Stored data entries
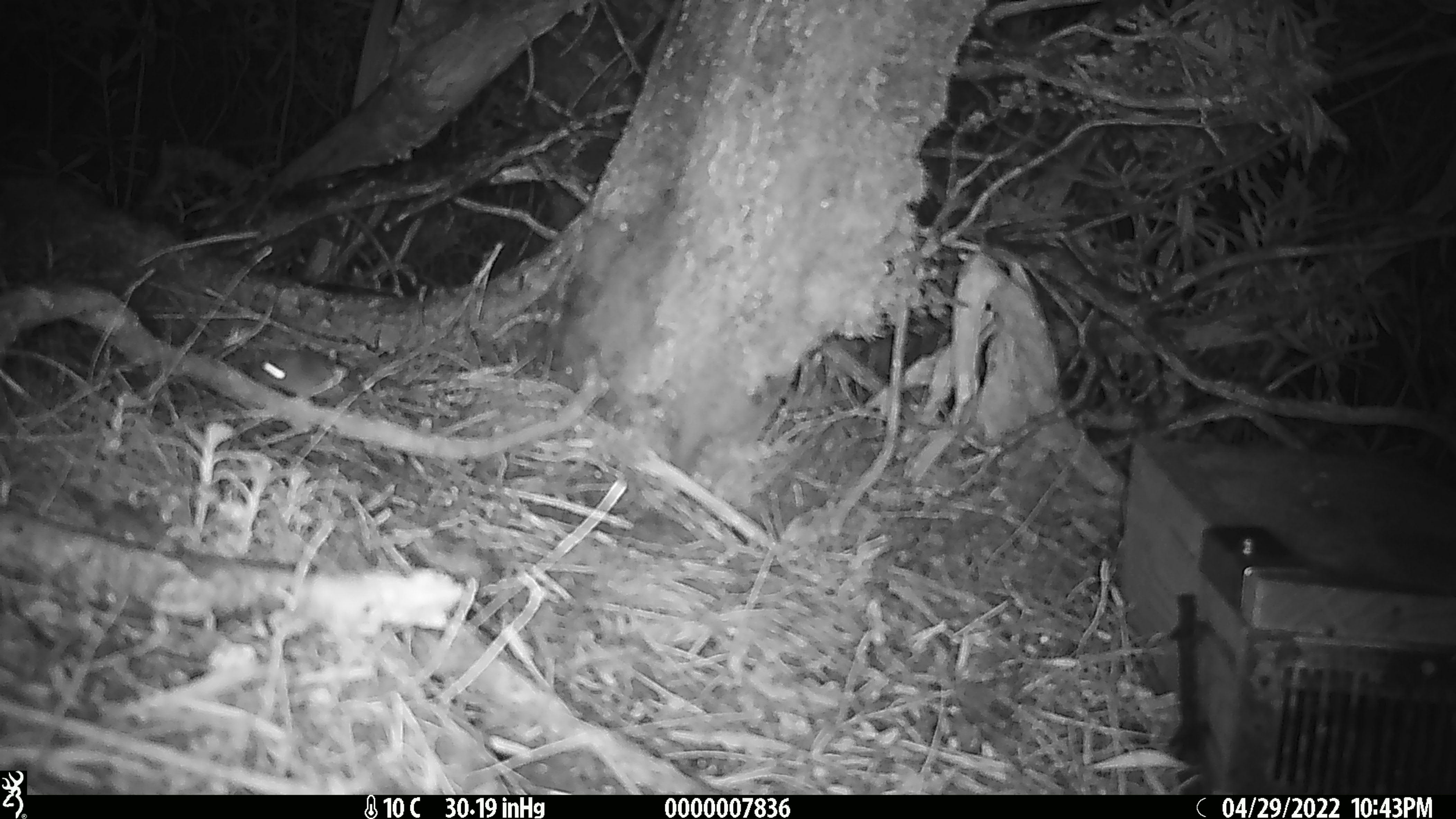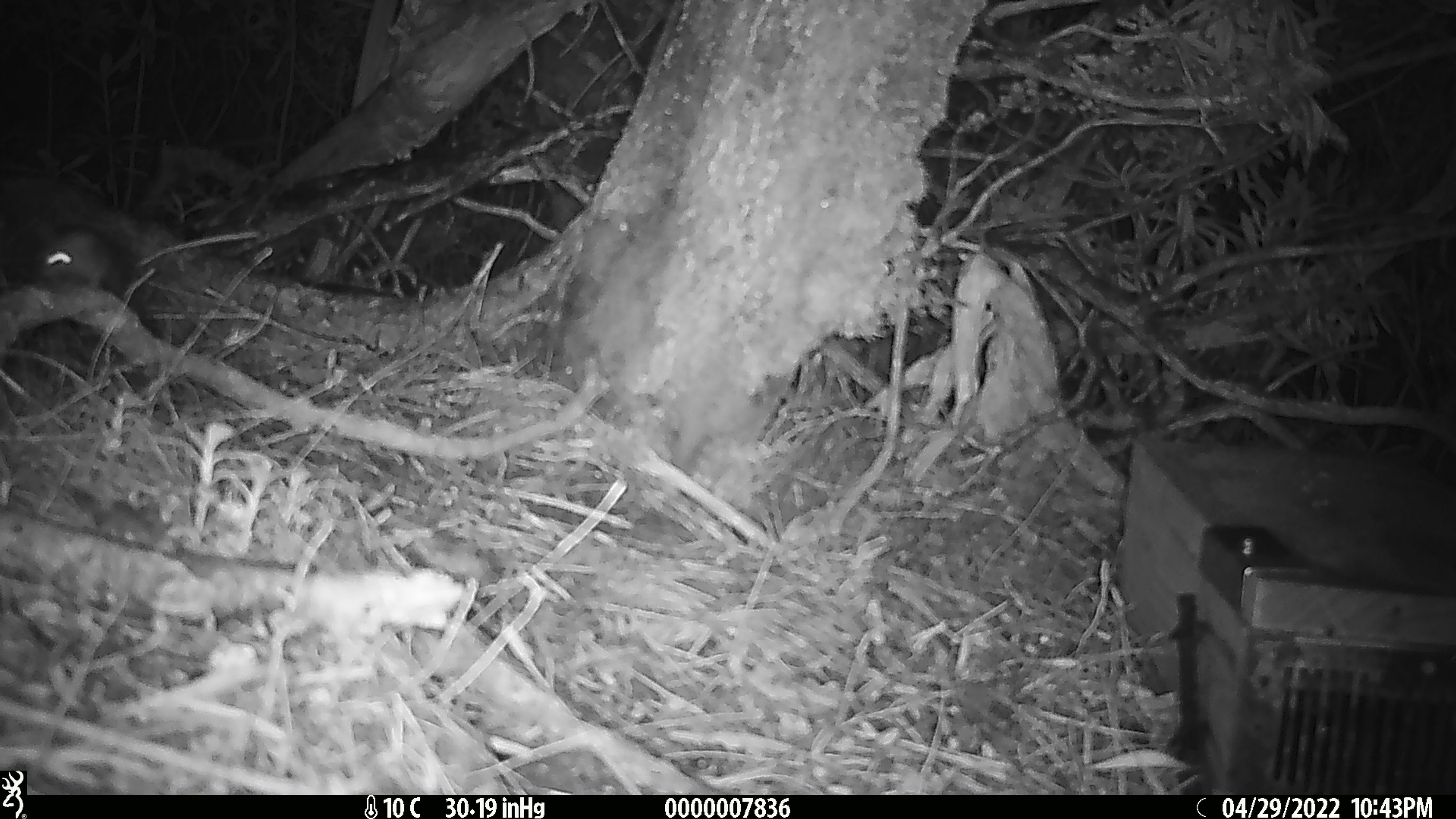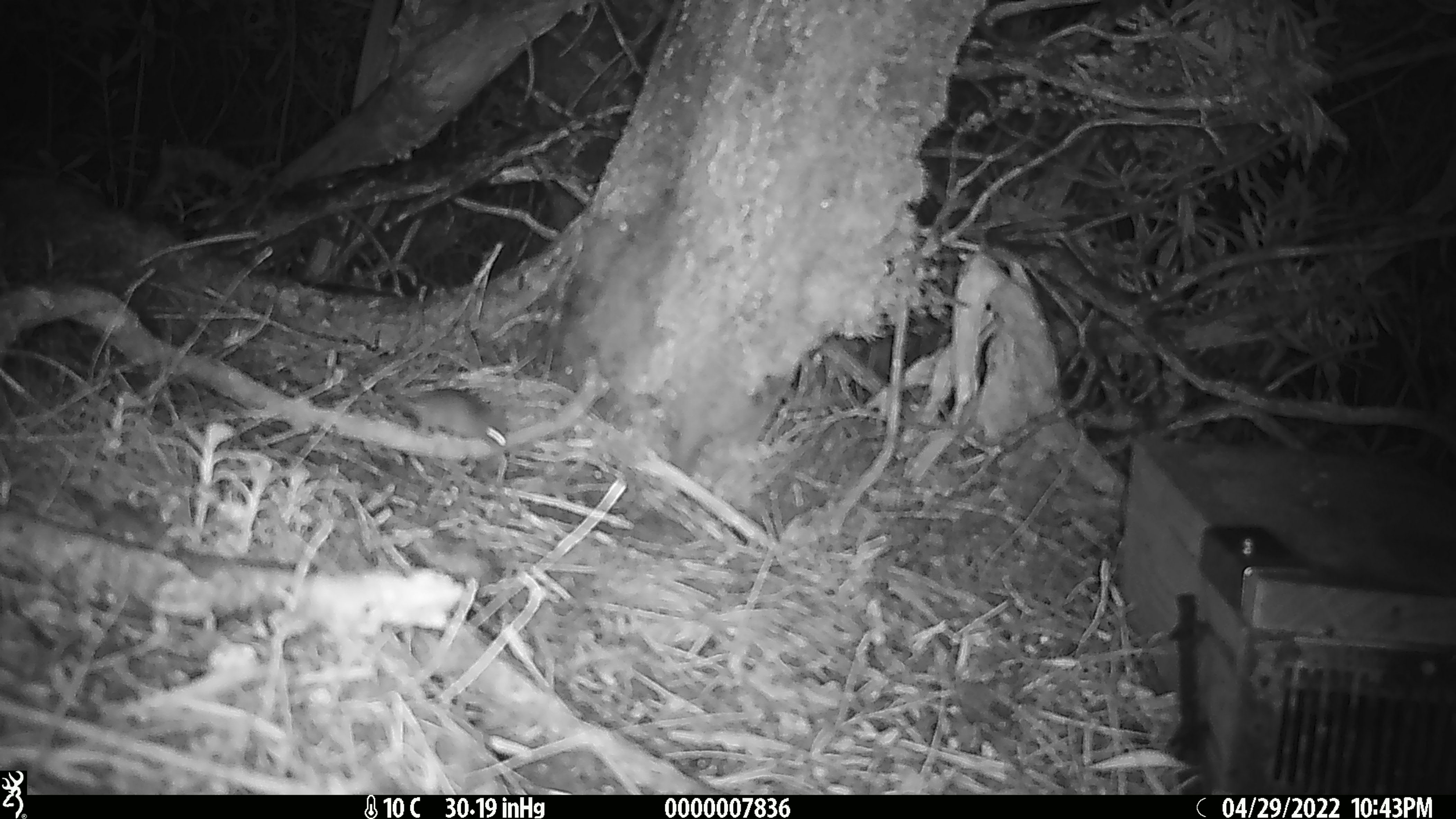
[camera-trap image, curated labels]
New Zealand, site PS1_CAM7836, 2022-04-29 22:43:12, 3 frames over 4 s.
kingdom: Animalia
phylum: Chordata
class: Mammalia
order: Rodentia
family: Muridae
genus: Mus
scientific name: Mus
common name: mouse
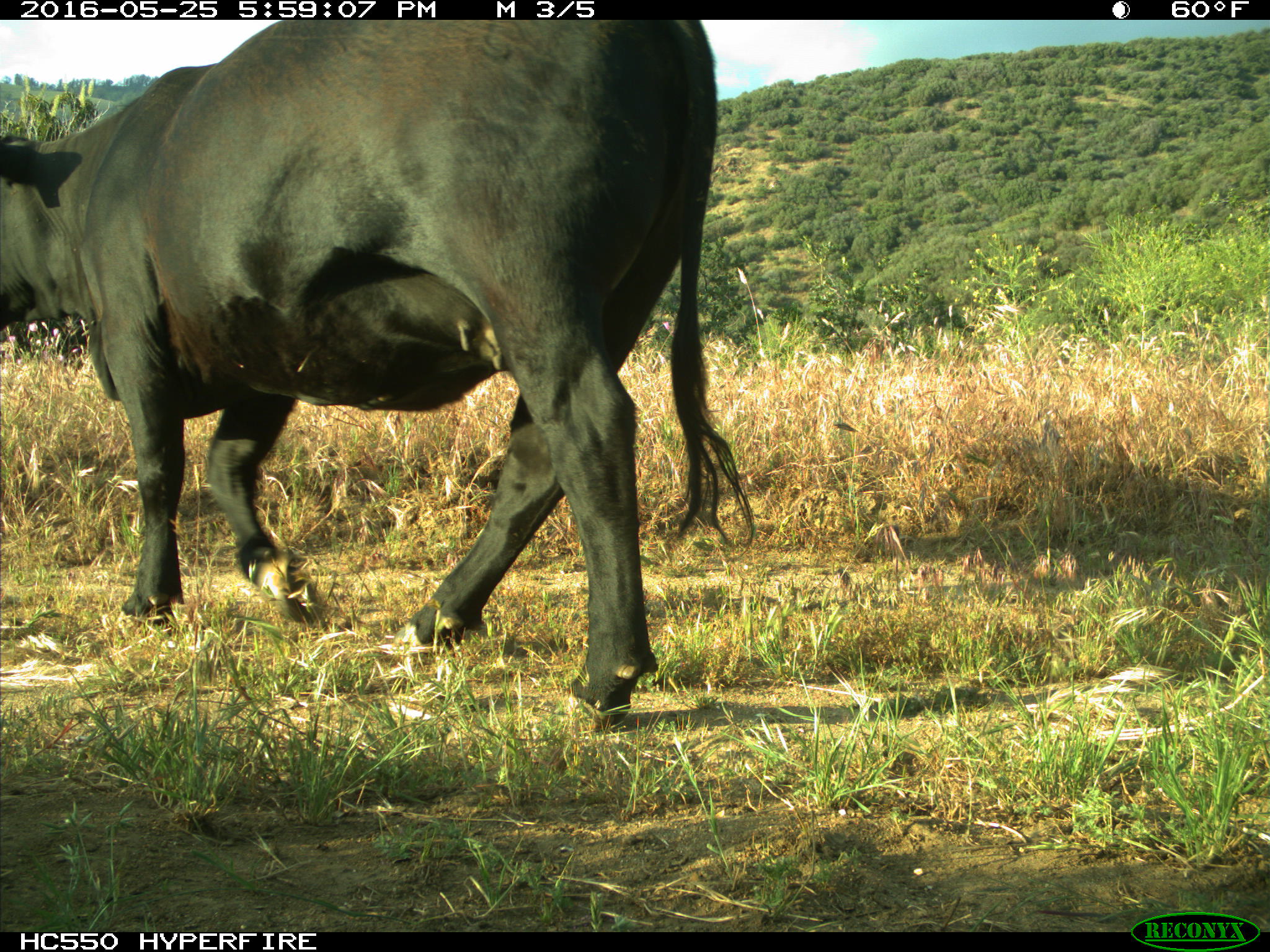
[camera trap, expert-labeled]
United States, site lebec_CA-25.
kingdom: Animalia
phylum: Chordata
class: Mammalia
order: Artiodactyla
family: Bovidae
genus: Bos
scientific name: Bos taurus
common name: domestic cow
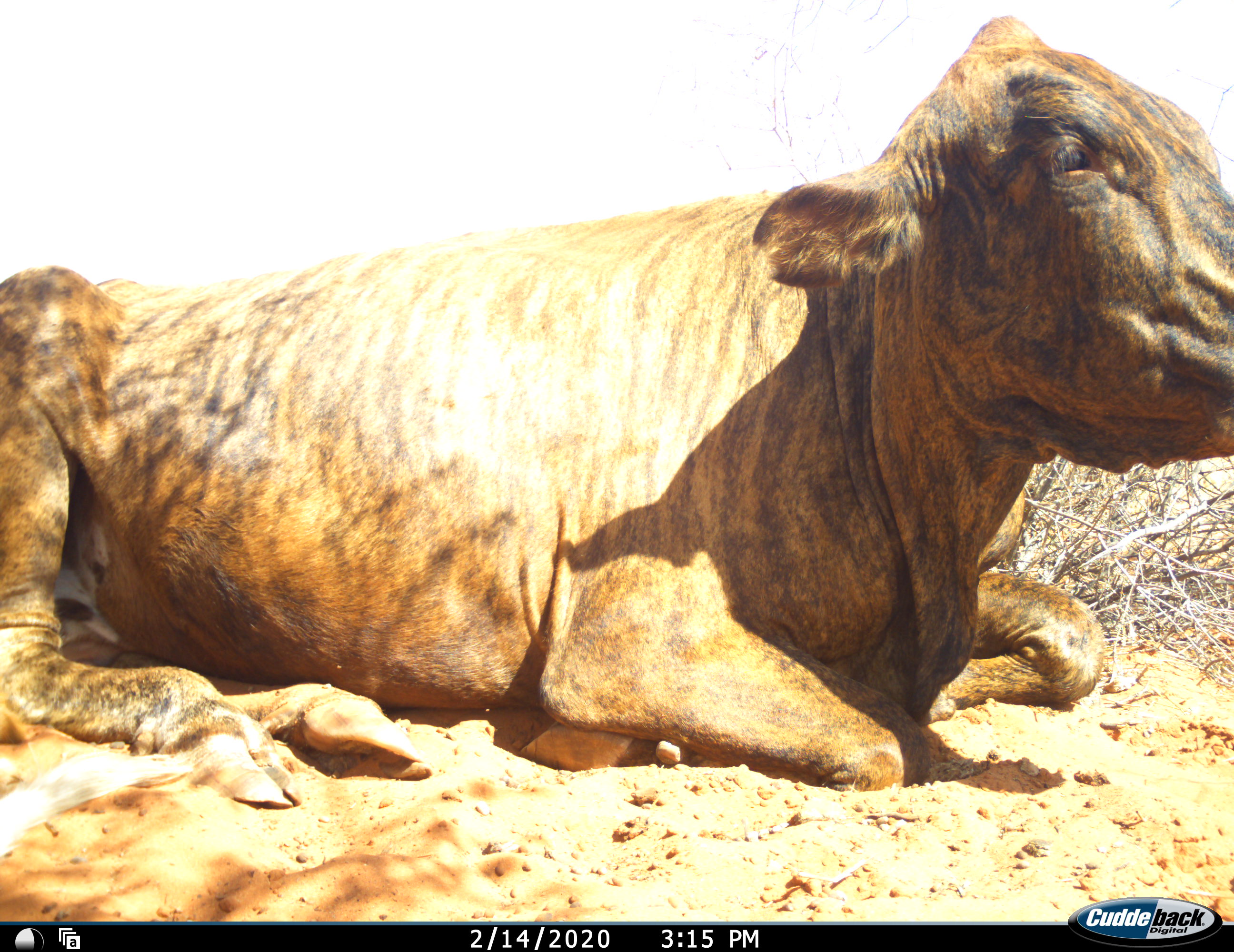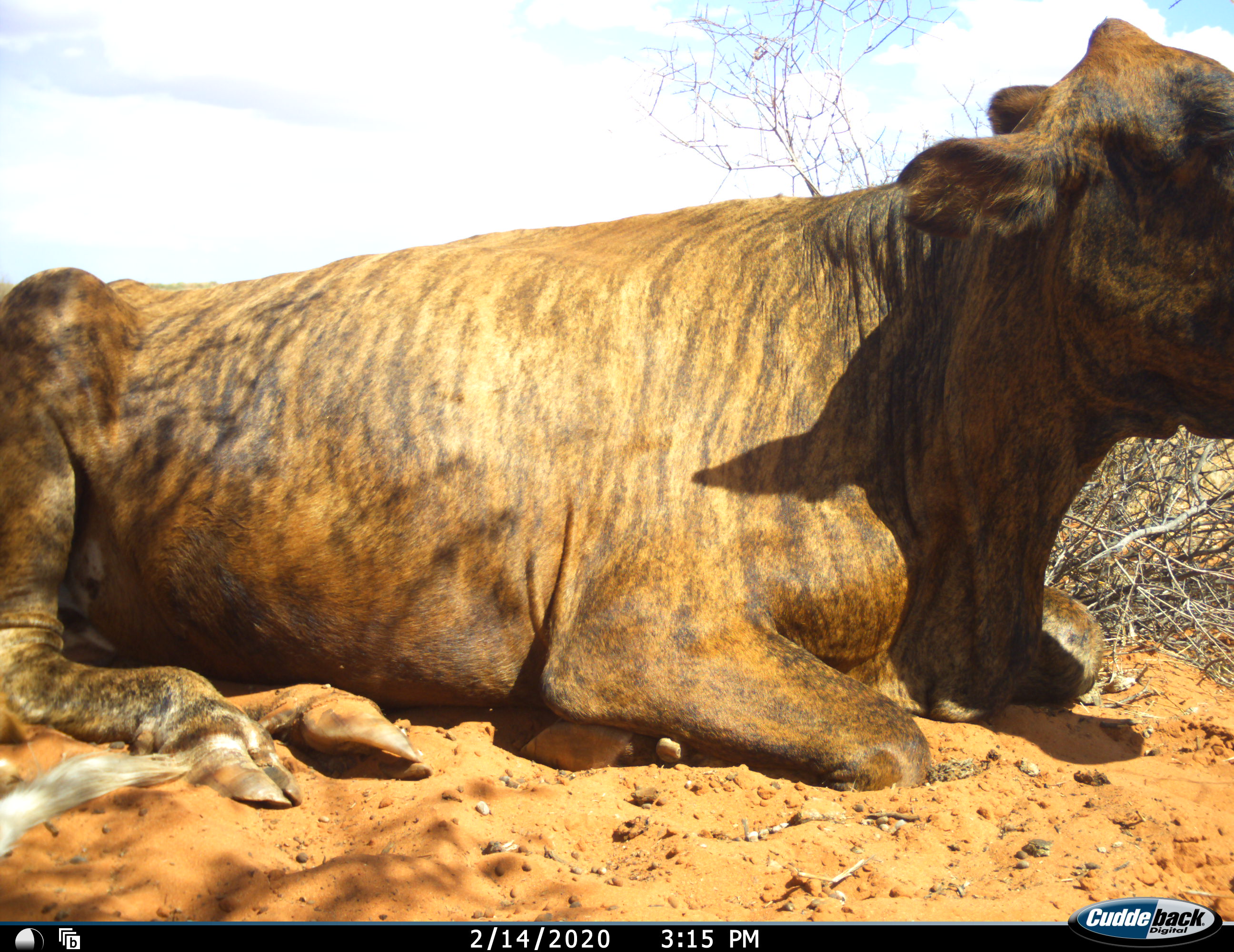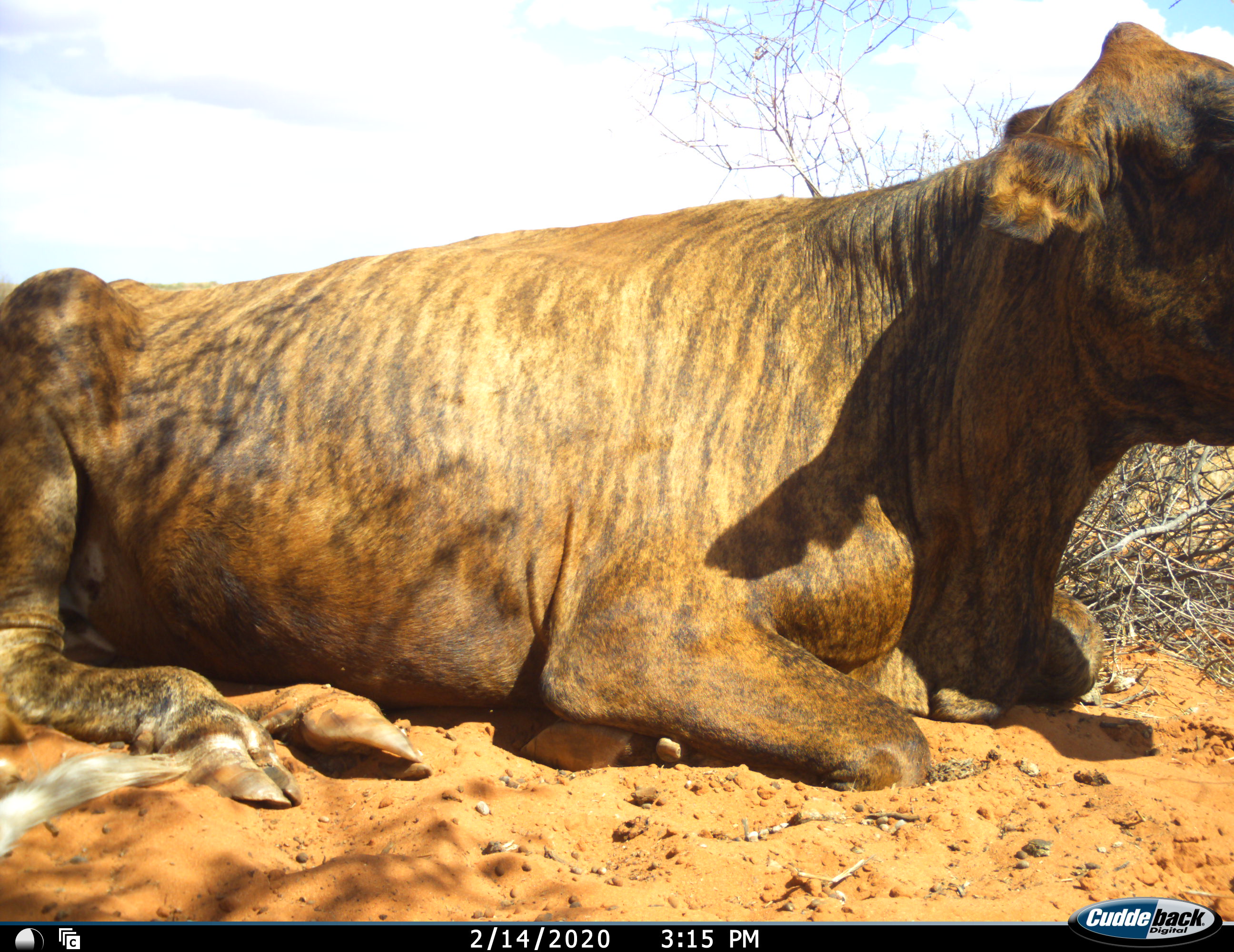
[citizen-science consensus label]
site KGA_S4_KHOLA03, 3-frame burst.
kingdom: Animalia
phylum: Chordata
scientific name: Vertebrata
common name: domestic animal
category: domesticanimal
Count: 1.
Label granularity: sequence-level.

**WHAT THIS TASK INVOLVES**
State how many lines of the entries contain the word "name". Nothing besides the number belongs in the reply.

**ANSWER TO THE PROBLEM**
6